== EXERCISE AIM ==
When you find the line with "curtains for bedroom windows with designs." among the records below, reproduce it and each line after it exactly, ending with the line with "altered do not".

== GIVEN ENTRIES ==
╔══

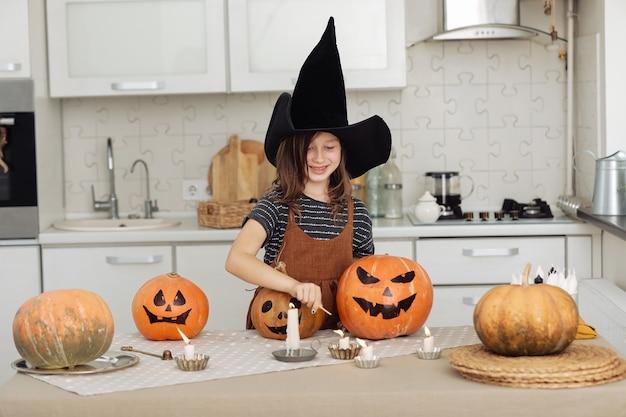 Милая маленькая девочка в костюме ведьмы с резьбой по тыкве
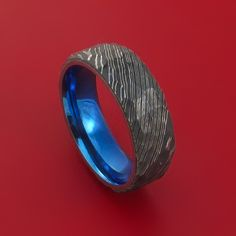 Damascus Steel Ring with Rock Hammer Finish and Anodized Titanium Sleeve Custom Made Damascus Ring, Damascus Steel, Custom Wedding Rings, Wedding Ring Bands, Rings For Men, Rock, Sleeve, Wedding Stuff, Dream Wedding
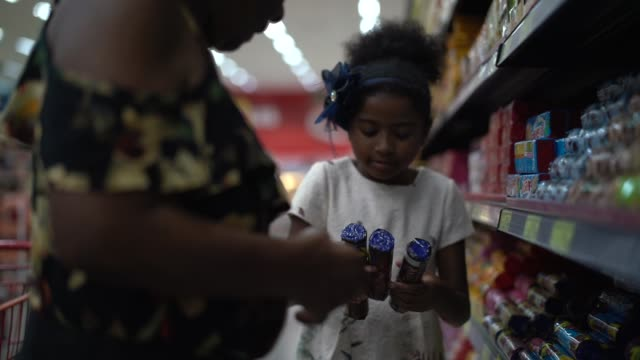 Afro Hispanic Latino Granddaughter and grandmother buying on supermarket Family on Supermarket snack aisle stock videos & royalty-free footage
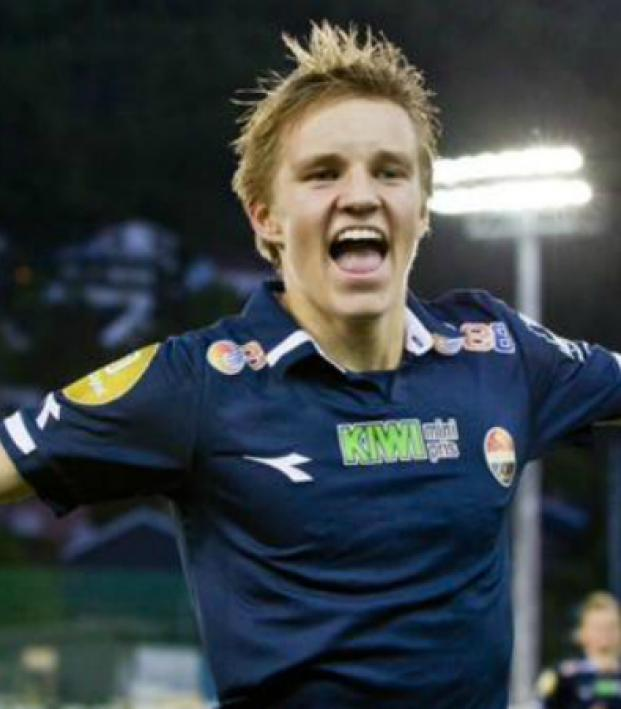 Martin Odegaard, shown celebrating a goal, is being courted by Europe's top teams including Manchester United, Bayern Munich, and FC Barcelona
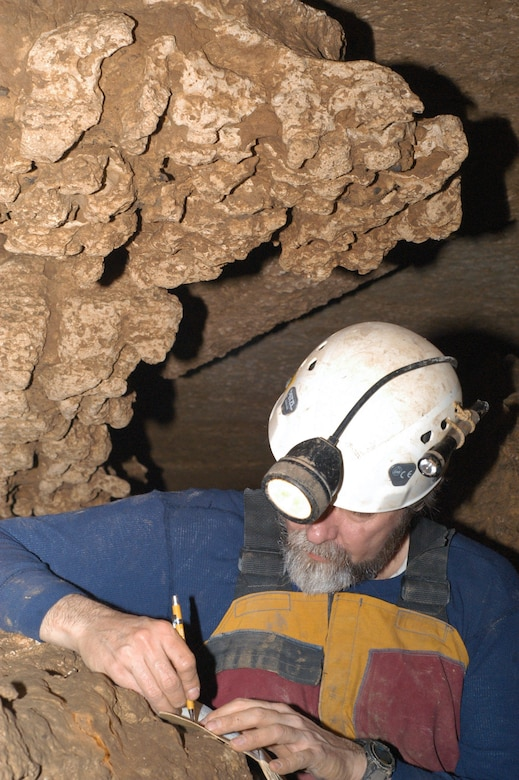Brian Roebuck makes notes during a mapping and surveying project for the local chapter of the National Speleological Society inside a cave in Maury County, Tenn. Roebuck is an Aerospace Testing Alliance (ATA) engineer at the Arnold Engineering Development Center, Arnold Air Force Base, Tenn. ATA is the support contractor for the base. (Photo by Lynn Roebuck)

╚══
╔══

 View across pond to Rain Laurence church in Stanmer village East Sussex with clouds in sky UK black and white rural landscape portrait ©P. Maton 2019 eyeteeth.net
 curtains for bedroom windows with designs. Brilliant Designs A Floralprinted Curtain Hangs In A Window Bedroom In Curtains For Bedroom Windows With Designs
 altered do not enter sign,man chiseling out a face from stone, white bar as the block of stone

╚══

== RESPONSE BOX ==
 curtains for bedroom windows with designs. Brilliant Designs A Floralprinted Curtain Hangs In A Window Bedroom In Curtains For Bedroom Windows With Designs
 altered do not enter sign,man chiseling out a face from stone, white bar as the block of stone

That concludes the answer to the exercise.